Dandong’s financial infrastructure plays a crucial role in sustaining North Korean trade. Research from the Royal United Services Institute shows that between 2014 and 2017, almost a quarter of North Korea’s total trade moved through only 150 Dandong-based companies, with a value of $2.9 billion.
Report co-author Joe Byrne, who spoke to VOA in an interview Monday, says much of the trade would now be prohibited by U.N. sanctions.
“For example, the U.S. Treasury has designated in previous years many entities that are based in Dandong that have been active in illicit trade,” Byrne said.
Just 10 of the 150 companies accounted for nearly two thirds of all the reported trade during the period in question. Of these, five have since been sanctioned by the U.S. Treasury for their links to the North Korean government and its nuclear and missile programs. All are still active, says the report.
In September 2017, after Pyongyang carried out its sixth and largest nuclear test to date, the United Nations Security Council imposed broad sanctions on the North Korean economy, including on the export of coal and minerals. Those sanctions were backed by China.
But the report authors say there’s strong evidence that the Dandong-based companies are continuing to import materials from North Korea.
“[Such as] revenue generation through coal exports,” says Byrne. “That would then be funneled through front companies in Hong Kong which shared identifiers with Chinese companies, such as phone numbers and locations, office locations... Some of these companies would send items to Syria, Iran, Myanmar – countries that have had previous reported military relationships with North Korea. And then those companies would then procure items and send them to North Korea.”

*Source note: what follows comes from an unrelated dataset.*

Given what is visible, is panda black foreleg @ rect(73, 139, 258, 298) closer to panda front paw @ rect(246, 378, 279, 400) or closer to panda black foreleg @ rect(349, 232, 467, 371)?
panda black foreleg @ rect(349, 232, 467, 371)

“There’s a whole range of things and it’s difficult to say what is for certain for the nuclear program and ballistic missile program, and what is not. In terms of illicit trade going on right now, it is hard to say because the trade figures have stopped being reported by China,” Byrne told VOA.
The report authors say Dandong-based companies are enabling North Korea to evade sanctions, raising serious questions about China’s implementation of measures that Beijing itself supported at the U.N. Security Council.